══ PASSAGE SHOWN ══

Korean electronics firm SK Hynix has agreed to provide compensation to current and former semiconductor factory workers, including those of its subcontractors, who may be suffering from a range of occupational diseases including cancer.
The company said it would accept “immediately” the recommendation of an industrial and public health review committee that conducted a year-long inspection of Hynix semiconductor workplaces.
The committee, headed by Ajou University preventive medicine professor Jang Jae-yeon, announced its findings at a press conference in Seoul on 25 November 2015. Its report recommended that workers suffering a range of conditions should be compensated by the firm, even though it accepted establishing the causal relationship between the semiconductor working environment and suspected occupational diseases was “difficult to prove.”

═══
══ DATA TO EXAMINE ══

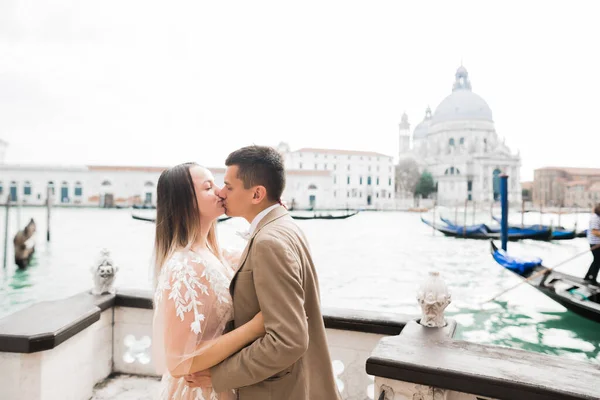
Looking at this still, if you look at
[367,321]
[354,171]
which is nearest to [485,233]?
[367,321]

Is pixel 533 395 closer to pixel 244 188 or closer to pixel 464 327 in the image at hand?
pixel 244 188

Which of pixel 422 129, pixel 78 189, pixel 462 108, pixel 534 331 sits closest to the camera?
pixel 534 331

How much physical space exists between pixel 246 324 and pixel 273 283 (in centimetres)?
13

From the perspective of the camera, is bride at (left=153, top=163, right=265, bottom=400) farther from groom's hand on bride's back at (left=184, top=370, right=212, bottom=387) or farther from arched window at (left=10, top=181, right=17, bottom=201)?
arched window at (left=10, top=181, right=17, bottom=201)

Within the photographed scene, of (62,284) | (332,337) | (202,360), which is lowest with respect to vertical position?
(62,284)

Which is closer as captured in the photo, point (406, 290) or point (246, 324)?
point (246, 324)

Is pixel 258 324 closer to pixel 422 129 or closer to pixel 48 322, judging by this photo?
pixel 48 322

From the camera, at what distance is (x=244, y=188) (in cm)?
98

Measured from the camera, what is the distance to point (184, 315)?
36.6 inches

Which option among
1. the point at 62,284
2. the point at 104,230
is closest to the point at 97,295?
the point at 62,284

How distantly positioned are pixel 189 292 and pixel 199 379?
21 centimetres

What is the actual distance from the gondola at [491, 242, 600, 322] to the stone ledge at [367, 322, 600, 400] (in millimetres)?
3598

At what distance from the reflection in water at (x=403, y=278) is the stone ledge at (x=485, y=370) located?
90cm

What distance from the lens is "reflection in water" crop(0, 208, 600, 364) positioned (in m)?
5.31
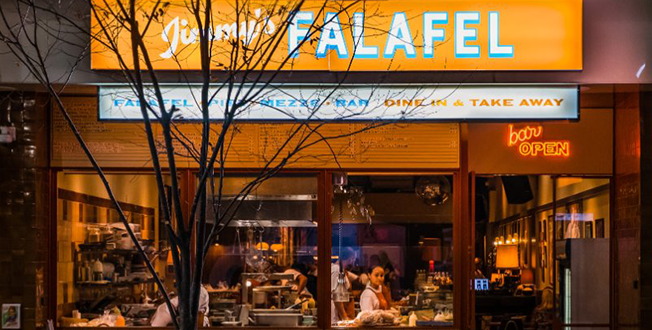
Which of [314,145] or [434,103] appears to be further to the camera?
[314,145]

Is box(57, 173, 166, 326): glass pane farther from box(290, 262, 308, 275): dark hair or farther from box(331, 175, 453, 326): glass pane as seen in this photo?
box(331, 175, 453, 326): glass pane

═══
══ DATA TO EXAMINE ══

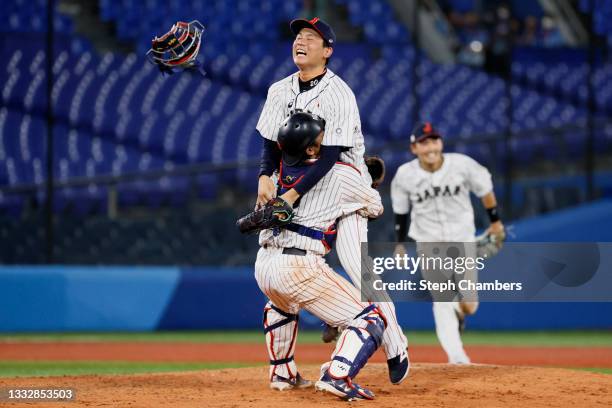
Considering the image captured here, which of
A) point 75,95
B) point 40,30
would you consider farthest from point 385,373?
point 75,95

═══

#### QUESTIONS TO ANSWER
**a.** In the passage on SK Hynix compensation, set down the text starting at "Korean electronics firm" and ending at "diseases including cancer.".
**b.** Answer these questions from the passage on SK Hynix compensation:
(i) Besides its own current and former workers, whose workers are covered by the compensation?
(ii) How long did the review committee's inspection of Hynix semiconductor workplaces last?
(iii) On what date did the committee announce its findings?

#### LIST OF ANSWERS
**a.**
Korean electronics firm SK Hynix has agreed to provide compensation to current and former semiconductor factory workers, including those of its subcontractors, who may be suffering from a range of occupational diseases including cancer.

**b.**
(i) Those of its subcontractors
(ii) A year
(iii) 25 November 2015